The most powerful Class AB integrated amplifier in the current Accuphase lineup — 180 watts per channel, a monoblock-inspired internal architecture, and the most refined implementation of the AAVA volume control the company has ever placed in an integrated chassis.

What It Is and Who It's For

The Accuphase E-4000 is the top of Accuphase's Class AB integrated amplifier range. It succeeds the E-480 and represents the twelfth generation of high-power integrated amplifier design from a company that has been refining this specific form factor since the 1970s. Where the E-3000 sits below it serves listeners who want the AAVA volume control and a serious balanced circuit in a moderately powered package, the E-4000 is built for the listener who needs authoritative power delivery alongside that same engineering sophistication — and who wants the absolute best that Accuphase builds into a single chassis without stepping into pure Class A territory.

The buyer who belongs with an E-4000 typically owns large or demanding speakers — floorstanders from Wilson Audio, Focal, Magico, Gauder Akustik, or similar — and may be listening in a room where 120 watts falls short of the dynamic headroom the system is capable of. It is also the right choice for anyone who wants expandability: the E-4000 accepts up to two optional plug-in boards, allowing a DAC, a phono stage, or an additional line input to be added without a separate component. The amplifier is designed to grow with a system rather than define its ceiling.

Monoblock Construction in an Integrated Chassis

One of the E-4000's most significant architectural decisions is its internal layout. Accuphase describes it as monoblock construction: the two power amplifier modules are kept fully separate for the left and right channels, each with its own dedicated heatsink and large output devices. The massive toroidal transformer and 40,000 μF of filtering capacitance sit at the center of the chassis, equidistant from both channels. The AAVA volume control board is positioned at the front of the unit, physically separated from the power circuits to minimize noise induction.

This is not merely a routing decision — it is a structural philosophy. By treating each channel as an isolated amplifier within a shared enclosure, Accuphase eliminates the crosstalk and power-supply interaction that conventional integrated amplifier layouts accept as a given. The result is a stereo image that has the channel independence of a proper monoblock pair, in a form factor that occupies a single shelf.

AAVA with ANCC — The Most Advanced Volume Control in the Integrated Line

The E-4000 uses the same AAVA (Accuphase Analog Vari-gain Amplifier) volume control technology found in the E-3000, but implements it at a higher level of refinement specific to this model. Where the E-3000's AAVA uses five paralleled buffer amplifiers, the E-4000's module uses six, and adds the ANCC — Accuphase Noise and Distortion Cancelling Circuit — throughout the AAVA section.

ANCC works by monitoring the input stage of the current-to-voltage converter inside the AAVA block, detecting noise and harmonic distortion components in real time, and injecting a cancellation current of opposite polarity to null them out. A dedicated sub-amplifier, specified with a noise density of 1.5 nV/√Hz, handles the cancellation work without touching the main signal path. The practical result is a 20 percent reduction in noise compared to the E-480 it replaces — and critically, this improvement is most audible at low and medium volume settings, where most real listening actually happens. The AAVA system offers precise left/right balance adjustment through the same switched-current architecture, with no channel matching degradation at any setting.

> STORED DATA
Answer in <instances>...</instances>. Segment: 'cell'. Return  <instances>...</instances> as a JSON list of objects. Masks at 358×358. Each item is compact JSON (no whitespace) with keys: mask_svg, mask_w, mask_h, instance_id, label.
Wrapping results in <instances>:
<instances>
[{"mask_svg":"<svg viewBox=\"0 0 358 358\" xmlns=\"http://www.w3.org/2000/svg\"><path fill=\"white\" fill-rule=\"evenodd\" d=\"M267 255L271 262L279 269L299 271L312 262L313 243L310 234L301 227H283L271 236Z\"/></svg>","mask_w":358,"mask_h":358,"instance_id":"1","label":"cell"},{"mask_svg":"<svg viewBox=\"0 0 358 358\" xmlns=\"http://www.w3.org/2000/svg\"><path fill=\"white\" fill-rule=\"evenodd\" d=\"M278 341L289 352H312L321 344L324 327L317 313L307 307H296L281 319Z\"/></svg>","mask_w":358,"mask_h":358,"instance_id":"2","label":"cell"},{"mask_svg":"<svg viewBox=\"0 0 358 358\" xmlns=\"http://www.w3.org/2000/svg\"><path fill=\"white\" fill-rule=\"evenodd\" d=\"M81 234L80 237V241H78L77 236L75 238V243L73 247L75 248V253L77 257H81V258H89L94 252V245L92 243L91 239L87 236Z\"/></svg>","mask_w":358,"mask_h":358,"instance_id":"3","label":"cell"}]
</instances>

> EXERCISES TO COMPLETE
1. List every speaker brand that the amplifier description names as an example of large or demanding floorstanders.
2. Count how many lines of the listing contain the string "instances".
The amplifier description and the listing are unrelated material.

> FULL ANSWERS
1. Wilson Audio, Focal, Magico, Gauder Akustik

2. 4